__Required work__: Transcribe each record below character for character.

__Source information__:
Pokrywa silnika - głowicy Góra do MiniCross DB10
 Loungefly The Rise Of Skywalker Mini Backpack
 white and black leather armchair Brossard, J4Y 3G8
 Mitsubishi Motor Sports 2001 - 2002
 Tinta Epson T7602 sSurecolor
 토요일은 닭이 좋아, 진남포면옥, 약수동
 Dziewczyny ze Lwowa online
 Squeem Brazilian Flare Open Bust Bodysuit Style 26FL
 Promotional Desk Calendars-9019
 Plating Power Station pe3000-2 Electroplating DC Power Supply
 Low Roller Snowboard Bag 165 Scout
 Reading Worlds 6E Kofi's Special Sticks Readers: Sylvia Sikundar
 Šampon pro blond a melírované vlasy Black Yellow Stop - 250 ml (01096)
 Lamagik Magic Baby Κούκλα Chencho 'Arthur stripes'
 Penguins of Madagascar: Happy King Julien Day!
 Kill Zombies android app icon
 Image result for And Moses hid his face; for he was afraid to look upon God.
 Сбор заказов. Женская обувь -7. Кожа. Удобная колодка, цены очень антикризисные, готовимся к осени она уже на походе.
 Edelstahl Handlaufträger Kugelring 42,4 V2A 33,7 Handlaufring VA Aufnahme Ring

__Answer__:
Pokrywa silnika - głowicy Góra do MiniCross DB10
 Loungefly The Rise Of Skywalker Mini Backpack
 white and black leather armchair Brossard, J4Y 3G8
 Mitsubishi Motor Sports 2001 - 2002
 Tinta Epson T7602 sSurecolor
 토요일은 닭이 좋아, 진남포면옥, 약수동
 Dziewczyny ze Lwowa online
 Squeem Brazilian Flare Open Bust Bodysuit Style 26FL
 Promotional Desk Calendars-9019
 Plating Power Station pe3000-2 Electroplating DC Power Supply
 Low Roller Snowboard Bag 165 Scout
 Reading Worlds 6E Kofi's Special Sticks Readers: Sylvia Sikundar
 Šampon pro blond a melírované vlasy Black Yellow Stop - 250 ml (01096)
 Lamagik Magic Baby Κούκλα Chencho 'Arthur stripes'
 Penguins of Madagascar: Happy King Julien Day!
 Kill Zombies android app icon
 Image result for And Moses hid his face; for he was afraid to look upon God.
 Сбор заказов. Женская обувь -7. Кожа. Удобная колодка, цены очень антикризисные, готовимся к осени она уже на походе.
 Edelstahl Handlaufträger Kugelring 42,4 V2A 33,7 Handlaufring VA Aufnahme Ring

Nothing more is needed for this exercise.